Fra le tematiche legate alla riforma del Fondo Salva Stati (o meglio, Meccanismo europeo di stabilità, Mes) un capitolo importante riguarda il nuovo ruolo di questo fondo nelle crisi bancarie.
Se la bozza di riforma dovesse essere approvata (mancano ancora l’ok dei capi di stato e di governo Ue19 e le ratifiche dei parlamenti) scomparirebbe la possibilità di finanziamento diretto del Mes nell’ambito delle crisi bancarie.
Al contrario, esso potrebbe intervenire indirettamente, finanziando il Fondo unico di risoluzione (o Single resolution fund, Srf). A differenza del Mes il Srf non riceve la sua dotazione finanziaria dagli stati, bensì dalle banche e il suo compito è proprio quello di intervenire nella risoluzione delle banche in crisi.

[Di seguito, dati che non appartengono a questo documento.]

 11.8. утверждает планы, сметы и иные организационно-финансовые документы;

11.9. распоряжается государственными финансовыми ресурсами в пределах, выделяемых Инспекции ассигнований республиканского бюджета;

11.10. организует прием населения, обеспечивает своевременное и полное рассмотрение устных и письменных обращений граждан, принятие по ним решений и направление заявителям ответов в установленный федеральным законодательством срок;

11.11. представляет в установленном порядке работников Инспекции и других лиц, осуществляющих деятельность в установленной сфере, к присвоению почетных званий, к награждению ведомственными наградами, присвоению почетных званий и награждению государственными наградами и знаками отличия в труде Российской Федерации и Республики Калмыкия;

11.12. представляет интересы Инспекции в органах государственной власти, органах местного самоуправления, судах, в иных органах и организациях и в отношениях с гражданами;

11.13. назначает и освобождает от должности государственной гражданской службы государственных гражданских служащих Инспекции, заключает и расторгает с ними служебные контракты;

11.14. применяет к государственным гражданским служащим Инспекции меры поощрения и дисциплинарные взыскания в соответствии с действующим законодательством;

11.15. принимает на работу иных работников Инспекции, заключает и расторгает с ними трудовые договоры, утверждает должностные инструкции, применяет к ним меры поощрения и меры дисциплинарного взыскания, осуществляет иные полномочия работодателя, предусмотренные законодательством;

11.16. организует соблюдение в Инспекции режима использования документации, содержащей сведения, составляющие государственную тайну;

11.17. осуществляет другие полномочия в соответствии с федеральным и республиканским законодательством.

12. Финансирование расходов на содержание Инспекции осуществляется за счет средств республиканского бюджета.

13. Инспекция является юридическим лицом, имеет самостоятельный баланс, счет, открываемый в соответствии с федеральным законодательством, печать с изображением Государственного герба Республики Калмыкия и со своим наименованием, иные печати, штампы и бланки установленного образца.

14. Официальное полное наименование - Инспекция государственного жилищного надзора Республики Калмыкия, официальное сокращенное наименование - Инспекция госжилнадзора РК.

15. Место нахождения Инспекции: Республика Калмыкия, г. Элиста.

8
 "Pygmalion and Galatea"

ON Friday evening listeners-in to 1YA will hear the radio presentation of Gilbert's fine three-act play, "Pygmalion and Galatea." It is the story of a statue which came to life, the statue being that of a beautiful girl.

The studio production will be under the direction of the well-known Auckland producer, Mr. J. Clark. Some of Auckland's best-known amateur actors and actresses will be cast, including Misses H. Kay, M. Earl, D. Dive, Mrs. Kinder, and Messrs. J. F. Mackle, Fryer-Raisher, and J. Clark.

Cosa cambia con l’ipotesi di modifica
L’idea della riforma del Mes è di fornire una linea di credito emergenziale al Srf, fino a 55 miliardi di euro, nel caso il Fondo unico di risoluzione ne faccia richiesta e non riesca a trovare fonti di finanziamento alternative. Entro un massimo di cinque anni il prestito del Mes al Srf viene restituito dai contributori di quest’ultimo fondo, le banche.
Per questo tale intervento viene definito come fiscalmente neutro nel medio termine: i contribuenti non intervengono, se non sotto forma di anticipo di denaro. Questa garanzia comune entrerebbe in vigore al più tardi nel 2024.
Perché rendere il Mes “il prestatore di ultima istanza” del Srf? Per favorire la stabilità dello stesso sistema bancario e per ridurre l’eventualità che a intervenire possa esserci lo stato del Paese presso cui la banca si trova ad operare. Il Srf, comunque, interviene solo in seguito a un bail-in pari all’8% delle perdite dell’istituto (attingendo i fondi, nell’ordine, prima dagli azionisti, dagli obbligazionisti e dai conti correnti sopra i 100mila euro).
Questo aspetto, particolarmente doloroso e controverso, era già presente nelle regole e non sarebbe modificato dalla riforma del Mes.